- Short exercise 1:
Answer the following from the media release on forest sector cohesion:
(a) Who is the Chief Executive of the Forest Industries Council?
(b) At which conference, and in which city, did he give his address?
(c) Under what theme is New Zealand radiata pine to be positioned?
- Short exercise 2: Transcribe the media release on forest sector cohesion from "In his address" up to and including "of ‘leading sustainability’.".

- Text extract:
NZFIC says cohesion vital for forest sector dev.
27 February, 2004
Media Release for Immediate Use
NZFIC says cohesion vital for forest sector development
Greater co-operation and cohesion are the keys to the forest and wood processing sector’s future development, according to the Chief Executive of the Forest Industries Council, Stephen Jacobi.
“If the industry’s vision of being the number one exporter in New Zealand is to be achieved, it is essential that the industry comes together around a cohesive and deliberate development strategy,” Mr Jacobi told the ‘Go Global’ Conference in Auckland today.
“The existing core industry associations – Forest Industries Council, Forest Owners Association, Farm Forestry Association and Pine Manufacturers Association – all work well and closely together. They have brought leadership to the industry and created the environment in which our goals can be achieved. At the end of the day it will be up to the wider industry to join us to complete the work that needs to be done or continue doing the same old thing, dogged by the same old politics and quite likely the same old level of achievement,” Mr Jacobi said.
Mr Jacobi said the current discussions about a commodity levy for the industry were prompting renewed discussion about a more unified industry structure.
““No levy will proceed unless it is the wish of the industry but the debate is healthy. It is part of what we wanted to achieve by suggesting this industry needs a secure and equitable funding base for industry good activities able to leverage government funding and realise the industry’s future vision” he said.
In his address Mr Jacobi outlined current initiatives undertaken by the existing industry associations to put in place the building blocks for the industry’s future.
“We have been to the forefront of negotiations on forestry access issues at the World Trade Organisation; we’ve progressed an agreement with the Government to return some of the value of carbon sink credits under the Kyoto Protocol to the industry; we are studying whether a commodity levy through the industry has merit; we’ve undertaken market development work throughout the world; and we are leading an initiative to position New Zealand radiata pine under the theme of ‘leading sustainability’.

- Records:
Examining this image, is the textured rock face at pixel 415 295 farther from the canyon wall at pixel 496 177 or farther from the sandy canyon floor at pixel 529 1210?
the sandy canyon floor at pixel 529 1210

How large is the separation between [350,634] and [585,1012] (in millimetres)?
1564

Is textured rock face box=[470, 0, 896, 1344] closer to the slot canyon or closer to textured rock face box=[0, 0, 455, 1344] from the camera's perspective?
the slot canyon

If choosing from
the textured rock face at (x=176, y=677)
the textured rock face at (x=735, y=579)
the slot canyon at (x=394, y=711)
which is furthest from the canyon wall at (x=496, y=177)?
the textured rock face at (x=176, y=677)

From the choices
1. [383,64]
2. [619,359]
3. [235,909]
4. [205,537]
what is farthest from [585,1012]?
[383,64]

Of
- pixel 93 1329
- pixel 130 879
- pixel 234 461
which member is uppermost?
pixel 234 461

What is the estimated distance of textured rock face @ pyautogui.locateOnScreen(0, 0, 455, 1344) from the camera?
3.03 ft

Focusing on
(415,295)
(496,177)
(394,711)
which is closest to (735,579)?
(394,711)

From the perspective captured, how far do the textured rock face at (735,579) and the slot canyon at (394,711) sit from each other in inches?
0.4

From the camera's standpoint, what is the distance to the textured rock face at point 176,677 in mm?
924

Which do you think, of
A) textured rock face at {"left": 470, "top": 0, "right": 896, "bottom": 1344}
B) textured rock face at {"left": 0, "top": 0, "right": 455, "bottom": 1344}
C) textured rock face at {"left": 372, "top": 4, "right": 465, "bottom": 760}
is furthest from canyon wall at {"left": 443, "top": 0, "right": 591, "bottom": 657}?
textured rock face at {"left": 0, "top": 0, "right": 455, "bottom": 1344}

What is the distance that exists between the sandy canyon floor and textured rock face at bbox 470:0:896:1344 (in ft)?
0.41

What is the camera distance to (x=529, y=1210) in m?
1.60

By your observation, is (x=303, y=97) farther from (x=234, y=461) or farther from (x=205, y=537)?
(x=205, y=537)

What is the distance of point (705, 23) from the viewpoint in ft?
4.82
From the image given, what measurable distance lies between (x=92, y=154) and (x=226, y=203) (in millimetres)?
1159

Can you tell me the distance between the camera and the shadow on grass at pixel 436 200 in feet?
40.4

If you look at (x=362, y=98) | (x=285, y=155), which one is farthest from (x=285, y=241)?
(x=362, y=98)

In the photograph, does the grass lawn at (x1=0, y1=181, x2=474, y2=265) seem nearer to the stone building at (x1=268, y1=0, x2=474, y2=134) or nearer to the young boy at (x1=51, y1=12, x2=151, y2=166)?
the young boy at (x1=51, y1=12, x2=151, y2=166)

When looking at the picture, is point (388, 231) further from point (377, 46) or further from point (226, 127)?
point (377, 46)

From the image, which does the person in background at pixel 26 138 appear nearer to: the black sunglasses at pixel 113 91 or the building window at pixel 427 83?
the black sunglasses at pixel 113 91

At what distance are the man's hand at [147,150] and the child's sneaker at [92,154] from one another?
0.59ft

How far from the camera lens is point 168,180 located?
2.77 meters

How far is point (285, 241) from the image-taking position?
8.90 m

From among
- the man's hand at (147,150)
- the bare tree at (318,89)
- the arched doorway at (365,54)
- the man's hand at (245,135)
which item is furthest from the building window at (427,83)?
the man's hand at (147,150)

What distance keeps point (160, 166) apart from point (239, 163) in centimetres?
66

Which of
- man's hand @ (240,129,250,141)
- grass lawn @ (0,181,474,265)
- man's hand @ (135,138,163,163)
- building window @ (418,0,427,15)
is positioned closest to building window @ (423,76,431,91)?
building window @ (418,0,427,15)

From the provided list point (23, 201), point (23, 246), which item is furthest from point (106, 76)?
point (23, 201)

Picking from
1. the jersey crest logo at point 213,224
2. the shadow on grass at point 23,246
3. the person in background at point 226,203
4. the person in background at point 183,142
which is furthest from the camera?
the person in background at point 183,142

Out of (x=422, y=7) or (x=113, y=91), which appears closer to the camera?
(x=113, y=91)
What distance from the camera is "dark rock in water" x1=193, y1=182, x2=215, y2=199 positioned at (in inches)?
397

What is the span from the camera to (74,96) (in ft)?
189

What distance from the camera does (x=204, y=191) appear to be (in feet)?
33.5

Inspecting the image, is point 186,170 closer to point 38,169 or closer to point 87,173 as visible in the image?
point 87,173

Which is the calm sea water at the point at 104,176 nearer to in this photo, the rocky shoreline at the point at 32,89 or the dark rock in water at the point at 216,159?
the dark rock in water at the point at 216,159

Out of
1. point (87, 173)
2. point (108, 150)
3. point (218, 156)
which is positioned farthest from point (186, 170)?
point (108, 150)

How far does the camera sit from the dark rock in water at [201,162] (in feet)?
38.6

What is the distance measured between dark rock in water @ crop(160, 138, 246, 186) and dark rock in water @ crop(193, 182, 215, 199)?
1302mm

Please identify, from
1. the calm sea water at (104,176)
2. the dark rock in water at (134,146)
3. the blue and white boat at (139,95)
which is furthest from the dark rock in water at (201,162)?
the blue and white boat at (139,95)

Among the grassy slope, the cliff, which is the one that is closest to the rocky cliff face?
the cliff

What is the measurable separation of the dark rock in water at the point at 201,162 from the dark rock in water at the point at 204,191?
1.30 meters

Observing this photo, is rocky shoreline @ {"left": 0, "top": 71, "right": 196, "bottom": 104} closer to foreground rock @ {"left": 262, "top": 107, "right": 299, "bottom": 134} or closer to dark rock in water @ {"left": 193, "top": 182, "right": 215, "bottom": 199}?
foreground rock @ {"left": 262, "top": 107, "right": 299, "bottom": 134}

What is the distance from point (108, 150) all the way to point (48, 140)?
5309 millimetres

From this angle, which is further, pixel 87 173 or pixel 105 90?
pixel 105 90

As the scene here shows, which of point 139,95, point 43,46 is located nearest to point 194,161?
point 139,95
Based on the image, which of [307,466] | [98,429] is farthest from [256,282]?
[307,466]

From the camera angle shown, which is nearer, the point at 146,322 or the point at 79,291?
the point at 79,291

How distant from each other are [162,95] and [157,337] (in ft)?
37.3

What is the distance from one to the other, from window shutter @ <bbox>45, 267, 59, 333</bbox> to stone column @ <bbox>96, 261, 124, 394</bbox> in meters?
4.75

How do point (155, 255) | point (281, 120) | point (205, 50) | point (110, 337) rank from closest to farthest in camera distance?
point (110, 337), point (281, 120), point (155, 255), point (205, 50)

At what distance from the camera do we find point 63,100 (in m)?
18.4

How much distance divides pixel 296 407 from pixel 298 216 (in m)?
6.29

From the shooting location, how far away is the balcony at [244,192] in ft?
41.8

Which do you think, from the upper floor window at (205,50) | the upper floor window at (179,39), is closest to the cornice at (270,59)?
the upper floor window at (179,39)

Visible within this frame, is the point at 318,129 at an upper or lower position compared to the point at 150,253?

- Correct result 1:
(a) Stephen Jacobi
(b) The 'Go Global' Conference in Auckland
(c) 'Leading sustainability'

- Correct result 2:
In his address Mr Jacobi outlined current initiatives undertaken by the existing industry associations to put in place the building blocks for the industry’s future.
“We have been to the forefront of negotiations on forestry access issues at the World Trade Organisation; we’ve progressed an agreement with the Government to return some of the value of carbon sink credits under the Kyoto Protocol to the industry; we are studying whether a commodity levy through the industry has merit; we’ve undertaken market development work throughout the world; and we are leading an initiative to position New Zealand radiata pine under the theme of ‘leading sustainability’.